Prep Time: 20 minutes
Cooking Time: 30 minutes
Total Time: 50 minutes
4 red, yellow, or orange bell peppers (preferably round in shape)
3 tablespoons cooking fat
¼ cup finely chopped onion
2 cloves garlic, minced (or 1 teaspoon garlic powder)
4 kale leaves, stems removed, leaves finely chopped
1 pound ground meat (beef, lamb, bison)
2 tablespoons tomato paste
¼ teaspoon cumin
¼ teaspoon chili powder
½ teaspoon salt
¼ teaspoon black pepper
1 cup finely chopped peeled winter squash (butternut, acorn, etc.)
This dish just begs you to use up all of the leftover vegetables you have in your fridge. Add some chopped mushrooms, spinach, cauliflower, or broccoli in place of or in addition to the kale. The more vegetables you add to the mix, the more peppers you’ll need to hold all that stuffing, so buy one or two extra just in case—or enjoy any filling that doesn’t fit in the peppers on top of a salad or in a bowl drizzled with some Pesto or Ranch Dressing for lunch the next day.
Preheat the oven to 350°F. Line a deep baking dish with parchment paper.
With a paring knife, slice around the top of each bell pepper and gently pull up on the stem. Discard the seeded core. Place the peppers in the prepared dish. Bake for 10 minutes, until softened. Set aside.

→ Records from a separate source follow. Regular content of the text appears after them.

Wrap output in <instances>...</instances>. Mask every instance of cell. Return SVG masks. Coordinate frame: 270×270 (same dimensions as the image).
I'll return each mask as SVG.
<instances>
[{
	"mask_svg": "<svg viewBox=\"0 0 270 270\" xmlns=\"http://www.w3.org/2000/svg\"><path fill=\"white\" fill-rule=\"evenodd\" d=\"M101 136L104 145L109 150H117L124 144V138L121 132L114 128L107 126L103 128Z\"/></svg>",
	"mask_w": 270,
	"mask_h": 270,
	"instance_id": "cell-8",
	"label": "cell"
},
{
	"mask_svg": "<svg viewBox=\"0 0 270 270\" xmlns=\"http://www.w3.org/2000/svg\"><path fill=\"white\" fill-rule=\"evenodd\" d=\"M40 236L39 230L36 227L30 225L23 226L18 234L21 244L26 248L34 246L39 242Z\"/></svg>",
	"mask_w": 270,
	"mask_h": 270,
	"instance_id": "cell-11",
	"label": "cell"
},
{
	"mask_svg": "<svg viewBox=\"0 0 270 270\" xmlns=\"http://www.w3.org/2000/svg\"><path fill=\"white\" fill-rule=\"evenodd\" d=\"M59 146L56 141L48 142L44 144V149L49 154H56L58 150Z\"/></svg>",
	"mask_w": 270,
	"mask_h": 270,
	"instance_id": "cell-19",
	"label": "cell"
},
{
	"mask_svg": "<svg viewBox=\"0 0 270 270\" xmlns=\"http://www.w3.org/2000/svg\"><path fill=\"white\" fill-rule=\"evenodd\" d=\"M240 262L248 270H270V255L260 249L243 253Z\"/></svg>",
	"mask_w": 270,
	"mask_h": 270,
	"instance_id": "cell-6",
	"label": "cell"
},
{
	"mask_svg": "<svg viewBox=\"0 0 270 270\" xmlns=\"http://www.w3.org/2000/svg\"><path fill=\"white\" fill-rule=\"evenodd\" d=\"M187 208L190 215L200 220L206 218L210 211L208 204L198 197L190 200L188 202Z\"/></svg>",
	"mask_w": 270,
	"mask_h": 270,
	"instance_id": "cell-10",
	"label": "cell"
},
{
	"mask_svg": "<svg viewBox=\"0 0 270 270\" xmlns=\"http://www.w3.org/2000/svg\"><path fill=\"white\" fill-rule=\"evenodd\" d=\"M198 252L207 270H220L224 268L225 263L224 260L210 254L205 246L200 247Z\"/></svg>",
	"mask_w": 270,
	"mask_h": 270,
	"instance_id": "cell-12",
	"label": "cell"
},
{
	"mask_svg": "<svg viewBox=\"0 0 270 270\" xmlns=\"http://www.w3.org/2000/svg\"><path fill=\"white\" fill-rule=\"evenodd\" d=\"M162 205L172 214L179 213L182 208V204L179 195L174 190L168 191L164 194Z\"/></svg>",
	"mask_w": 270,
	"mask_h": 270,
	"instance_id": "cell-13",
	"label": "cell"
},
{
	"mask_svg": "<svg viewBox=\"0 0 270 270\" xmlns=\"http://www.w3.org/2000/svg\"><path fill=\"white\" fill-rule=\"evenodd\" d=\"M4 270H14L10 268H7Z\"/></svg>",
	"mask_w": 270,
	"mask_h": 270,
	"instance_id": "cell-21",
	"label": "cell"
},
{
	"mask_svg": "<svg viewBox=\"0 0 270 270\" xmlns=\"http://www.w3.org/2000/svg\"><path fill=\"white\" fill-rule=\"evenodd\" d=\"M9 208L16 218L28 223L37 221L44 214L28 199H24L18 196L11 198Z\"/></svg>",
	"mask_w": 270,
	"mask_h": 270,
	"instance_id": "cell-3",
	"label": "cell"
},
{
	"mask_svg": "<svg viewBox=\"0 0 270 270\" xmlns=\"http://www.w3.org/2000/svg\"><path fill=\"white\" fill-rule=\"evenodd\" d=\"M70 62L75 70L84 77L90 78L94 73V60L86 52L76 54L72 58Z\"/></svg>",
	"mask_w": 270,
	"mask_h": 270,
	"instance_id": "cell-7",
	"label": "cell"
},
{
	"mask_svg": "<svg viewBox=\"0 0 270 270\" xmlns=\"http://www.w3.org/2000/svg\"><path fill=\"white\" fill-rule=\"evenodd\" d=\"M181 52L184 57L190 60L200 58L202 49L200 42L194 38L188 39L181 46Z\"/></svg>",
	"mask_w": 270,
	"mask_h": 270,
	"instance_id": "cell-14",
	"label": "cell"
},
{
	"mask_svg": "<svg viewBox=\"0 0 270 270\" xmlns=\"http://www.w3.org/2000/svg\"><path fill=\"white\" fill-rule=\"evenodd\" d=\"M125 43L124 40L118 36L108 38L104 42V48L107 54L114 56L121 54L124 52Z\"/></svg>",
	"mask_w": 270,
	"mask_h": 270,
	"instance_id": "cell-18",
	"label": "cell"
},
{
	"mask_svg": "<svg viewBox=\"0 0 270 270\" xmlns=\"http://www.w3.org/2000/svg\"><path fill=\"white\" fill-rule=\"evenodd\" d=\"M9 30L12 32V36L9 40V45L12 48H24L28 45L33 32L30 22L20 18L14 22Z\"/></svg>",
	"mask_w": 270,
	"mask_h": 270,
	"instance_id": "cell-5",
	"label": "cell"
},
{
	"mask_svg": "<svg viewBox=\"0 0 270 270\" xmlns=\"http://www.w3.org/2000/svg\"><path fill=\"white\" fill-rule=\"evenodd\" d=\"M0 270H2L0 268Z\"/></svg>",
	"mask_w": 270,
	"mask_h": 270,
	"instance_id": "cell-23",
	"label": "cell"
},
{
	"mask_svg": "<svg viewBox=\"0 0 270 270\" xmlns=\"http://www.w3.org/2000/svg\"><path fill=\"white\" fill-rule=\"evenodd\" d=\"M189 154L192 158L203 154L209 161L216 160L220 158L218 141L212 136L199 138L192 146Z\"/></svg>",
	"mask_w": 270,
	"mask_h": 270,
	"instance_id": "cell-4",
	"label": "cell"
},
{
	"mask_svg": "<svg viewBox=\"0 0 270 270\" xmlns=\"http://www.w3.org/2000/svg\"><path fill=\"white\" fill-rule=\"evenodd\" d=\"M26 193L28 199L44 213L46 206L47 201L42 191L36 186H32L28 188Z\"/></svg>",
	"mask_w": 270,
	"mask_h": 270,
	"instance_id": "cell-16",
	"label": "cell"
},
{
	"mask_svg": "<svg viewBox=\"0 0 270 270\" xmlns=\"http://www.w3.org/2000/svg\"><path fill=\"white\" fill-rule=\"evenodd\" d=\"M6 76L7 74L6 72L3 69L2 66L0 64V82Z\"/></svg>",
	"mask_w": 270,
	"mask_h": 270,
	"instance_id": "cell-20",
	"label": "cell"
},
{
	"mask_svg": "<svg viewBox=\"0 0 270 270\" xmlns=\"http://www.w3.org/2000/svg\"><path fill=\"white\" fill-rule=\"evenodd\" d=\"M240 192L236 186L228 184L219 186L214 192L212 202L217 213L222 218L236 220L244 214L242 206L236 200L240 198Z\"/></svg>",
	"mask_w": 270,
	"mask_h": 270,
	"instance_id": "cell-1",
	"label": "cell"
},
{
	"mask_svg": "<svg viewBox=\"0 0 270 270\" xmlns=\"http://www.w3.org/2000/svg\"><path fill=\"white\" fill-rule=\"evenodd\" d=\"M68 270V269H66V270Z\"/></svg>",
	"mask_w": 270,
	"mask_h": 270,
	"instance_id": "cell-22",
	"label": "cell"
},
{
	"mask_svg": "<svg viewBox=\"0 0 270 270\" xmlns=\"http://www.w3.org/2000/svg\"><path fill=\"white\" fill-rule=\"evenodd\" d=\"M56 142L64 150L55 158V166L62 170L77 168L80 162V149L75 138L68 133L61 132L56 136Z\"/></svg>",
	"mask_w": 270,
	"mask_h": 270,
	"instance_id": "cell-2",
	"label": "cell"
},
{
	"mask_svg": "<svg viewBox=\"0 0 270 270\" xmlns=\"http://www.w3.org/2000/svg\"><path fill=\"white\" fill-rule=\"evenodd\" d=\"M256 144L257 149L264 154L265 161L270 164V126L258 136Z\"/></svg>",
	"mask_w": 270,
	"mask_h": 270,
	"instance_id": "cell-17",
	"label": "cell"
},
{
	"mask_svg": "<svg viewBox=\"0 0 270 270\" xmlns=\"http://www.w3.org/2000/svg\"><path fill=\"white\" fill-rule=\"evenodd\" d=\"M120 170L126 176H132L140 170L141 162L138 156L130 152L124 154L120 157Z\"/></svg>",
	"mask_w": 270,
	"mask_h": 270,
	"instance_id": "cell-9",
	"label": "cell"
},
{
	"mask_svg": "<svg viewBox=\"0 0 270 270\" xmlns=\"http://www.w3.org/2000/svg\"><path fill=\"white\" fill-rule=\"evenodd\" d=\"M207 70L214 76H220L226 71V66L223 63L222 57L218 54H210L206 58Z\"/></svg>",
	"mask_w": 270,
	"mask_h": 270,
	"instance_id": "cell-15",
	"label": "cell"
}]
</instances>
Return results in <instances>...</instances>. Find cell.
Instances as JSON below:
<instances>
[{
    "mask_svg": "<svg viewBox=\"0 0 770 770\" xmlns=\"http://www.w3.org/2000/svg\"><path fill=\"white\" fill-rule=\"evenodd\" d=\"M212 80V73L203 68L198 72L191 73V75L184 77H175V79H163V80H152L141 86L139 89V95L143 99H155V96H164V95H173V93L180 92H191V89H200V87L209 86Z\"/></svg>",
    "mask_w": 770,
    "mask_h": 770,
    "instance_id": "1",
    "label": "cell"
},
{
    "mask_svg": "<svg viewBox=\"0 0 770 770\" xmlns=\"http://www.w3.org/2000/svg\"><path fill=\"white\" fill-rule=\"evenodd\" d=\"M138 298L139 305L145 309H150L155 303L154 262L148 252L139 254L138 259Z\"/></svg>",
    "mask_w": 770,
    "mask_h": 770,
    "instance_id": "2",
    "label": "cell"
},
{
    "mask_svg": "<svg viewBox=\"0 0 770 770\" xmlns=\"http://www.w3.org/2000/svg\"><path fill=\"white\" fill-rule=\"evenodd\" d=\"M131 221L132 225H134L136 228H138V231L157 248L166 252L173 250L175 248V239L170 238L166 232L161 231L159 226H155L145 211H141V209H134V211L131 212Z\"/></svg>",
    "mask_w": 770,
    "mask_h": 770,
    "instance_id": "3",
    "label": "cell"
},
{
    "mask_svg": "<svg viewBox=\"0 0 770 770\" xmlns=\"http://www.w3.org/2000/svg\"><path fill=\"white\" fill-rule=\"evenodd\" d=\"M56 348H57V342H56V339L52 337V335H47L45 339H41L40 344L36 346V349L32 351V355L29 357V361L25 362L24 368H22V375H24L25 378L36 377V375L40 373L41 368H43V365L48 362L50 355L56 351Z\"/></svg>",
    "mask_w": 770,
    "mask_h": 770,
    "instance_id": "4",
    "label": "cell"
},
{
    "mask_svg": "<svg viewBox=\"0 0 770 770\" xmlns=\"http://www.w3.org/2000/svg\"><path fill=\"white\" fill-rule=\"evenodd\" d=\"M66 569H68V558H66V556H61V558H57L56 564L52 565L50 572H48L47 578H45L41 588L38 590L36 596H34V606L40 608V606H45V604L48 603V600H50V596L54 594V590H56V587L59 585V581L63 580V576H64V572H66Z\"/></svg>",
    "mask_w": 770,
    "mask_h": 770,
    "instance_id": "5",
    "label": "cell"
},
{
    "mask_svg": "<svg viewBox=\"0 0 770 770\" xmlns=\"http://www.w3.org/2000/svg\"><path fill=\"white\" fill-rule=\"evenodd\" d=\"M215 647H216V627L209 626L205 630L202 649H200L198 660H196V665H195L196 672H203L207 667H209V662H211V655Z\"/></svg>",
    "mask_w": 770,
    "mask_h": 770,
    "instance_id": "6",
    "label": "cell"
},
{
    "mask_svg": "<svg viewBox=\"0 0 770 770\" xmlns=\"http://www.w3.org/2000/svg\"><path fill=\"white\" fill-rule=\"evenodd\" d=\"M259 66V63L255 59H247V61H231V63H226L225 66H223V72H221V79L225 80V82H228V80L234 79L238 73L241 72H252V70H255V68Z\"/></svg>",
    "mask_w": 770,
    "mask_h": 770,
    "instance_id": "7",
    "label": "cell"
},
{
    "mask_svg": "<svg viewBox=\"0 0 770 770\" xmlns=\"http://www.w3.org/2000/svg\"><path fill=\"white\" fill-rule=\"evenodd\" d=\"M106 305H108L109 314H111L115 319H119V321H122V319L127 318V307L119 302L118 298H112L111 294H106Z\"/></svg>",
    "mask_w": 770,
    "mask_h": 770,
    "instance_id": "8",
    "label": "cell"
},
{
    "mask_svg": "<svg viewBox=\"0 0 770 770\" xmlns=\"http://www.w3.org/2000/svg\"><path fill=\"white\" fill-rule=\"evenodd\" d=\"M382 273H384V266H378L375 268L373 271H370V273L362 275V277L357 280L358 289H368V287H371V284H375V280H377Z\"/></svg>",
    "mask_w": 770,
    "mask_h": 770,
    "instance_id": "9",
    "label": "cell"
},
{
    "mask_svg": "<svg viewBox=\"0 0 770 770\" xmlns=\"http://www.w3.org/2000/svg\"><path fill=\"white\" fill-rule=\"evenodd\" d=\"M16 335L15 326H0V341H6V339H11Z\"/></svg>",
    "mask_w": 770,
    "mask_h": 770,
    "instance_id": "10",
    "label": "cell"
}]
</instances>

Meanwhile, melt the cooking fat in a large skillet over medium heat and swirl to coat the bottom. When the fat is hot, add the onion and cook, stirring with a wooden spoon, until translucent, 2 to 3 minutes. Add the garlic and continue to cook until aromatic, about 1 minute. Add the kale and cook for 1 minute, stirring. Add the ground meat and cook, breaking up the meat with a spatula or wooden spoon and stirring it into the vegetables, for 2 to 3 minutes. Stir in the tomato paste, cumin, chili powder, salt, and pepper. Cook until the meat is mostly browned, 7 to 9 minutes. Stir in the squash and cook until the squash is slightly softened, 2 to 3 minutes.
Divide the meat and squash mixture evenly among the softened bell peppers. Return to the oven and bake for 10 minutes, until the peppers look wrinkly and the beef is slightly browned on top.
✪Stabilizing Peppers If your peppers won’t stay upright in the pan, gently slice across the bottom to create a flat surface. Only skim the bottom of the pepper with your knife, however—you don’t want to cut too much away and create a hole for the meat and juices to leak through.